Like its rivals, Lloyds' profits have been squeezed this year by provisions for expected bad debts due to the coronavirus crisis and rock-bottom interest rates.

Net income for the first nine months of 2020 fell 17% to 10.8 billion pounds, with 3.4 billion pounds booked in the third quarter.

But echoing HSBC and Barclays results in recent days, Lloyds' latest 301 million pounds provision for loan defaults was back in line with pre-crisis levels and less than half the 721 million pounds forecast.

The bank said full-year loan loss provisions are expected to be at the lower end of the 4.5 billion pound to 5.5 billion pound range previously given. It has set aside 4.1 billion pounds so far this year.

"This is encouraging news, but once the stamp duty holiday ends and given the fragile economic recovery, there are concerns the mini housing boom could turn into a bust," said Susannah Streeter, senior analyst at Hargreaves Lansdown.

Lloyds is in the midst of a leadership shake-up just as it navigates the fallout from the pandemic, with Horta-Osório set to leave next year.

Robin Budenberg will become chairman on Jan. 1, succeeding Norman Blackwell. Horta-Osório said Budenberg and Blackwell were working together on a search for a new CEO.

Lloyds chief financial officer William Chalmers said the board would make a decision on paying a dividend at the end of the year, if regulators lift a ban on payouts.

PANDEMIC SUPPORT

The robust figures saw Lloyds post a 7.4% return on tangible equity.

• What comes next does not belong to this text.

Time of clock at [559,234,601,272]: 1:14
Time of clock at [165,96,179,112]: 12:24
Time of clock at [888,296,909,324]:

Its shares were trading 2.5% higher at 0909 GMT.

Lloyds' net interest margin - the difference between the money it makes on lending and pays out on deposits - rose to 2.42%, up from 2.4% last quarter.

Lloyds has granted around 1.2 million retail payment holidays on 69 billion pounds of lending to help ease financial pressure on customers hard hit by the pandemic.

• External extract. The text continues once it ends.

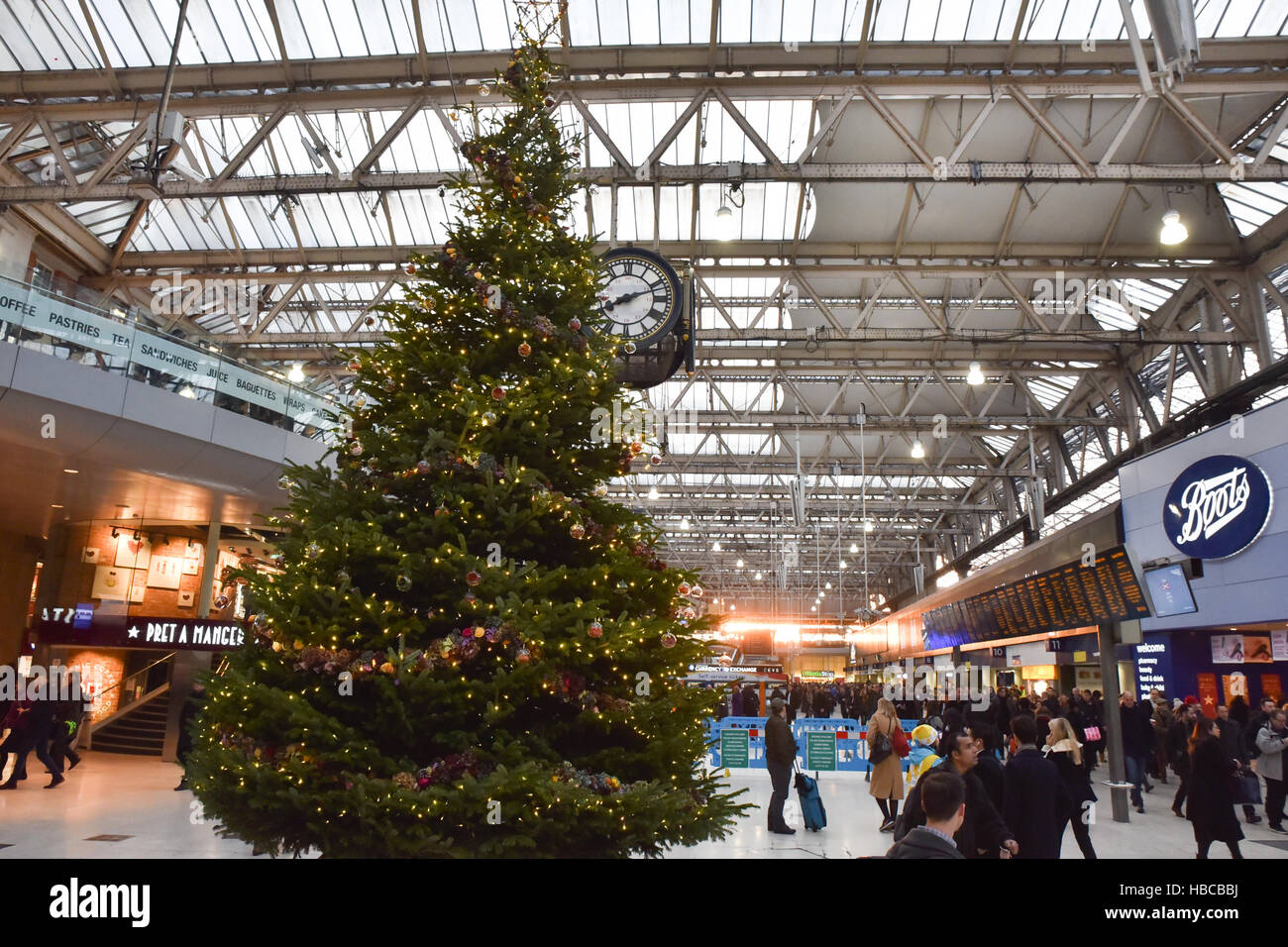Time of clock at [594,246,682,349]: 8:11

Around 73,000 borrowers are still benefiting from a first payment freeze, while around 142,000 customers have requested extended relief on 9.8 billion pounds of loans.

Retail current accounts continued to increase ahead of the market in the third quarter, with group deposits up by 35 billion pounds over the first nine months of 2020, which Lloyds said would help it to lend strongly into the recovery.

Its core capital ratio, a key measure of financial strength, increased to 15.2%, compared to 14.6% at the half-year.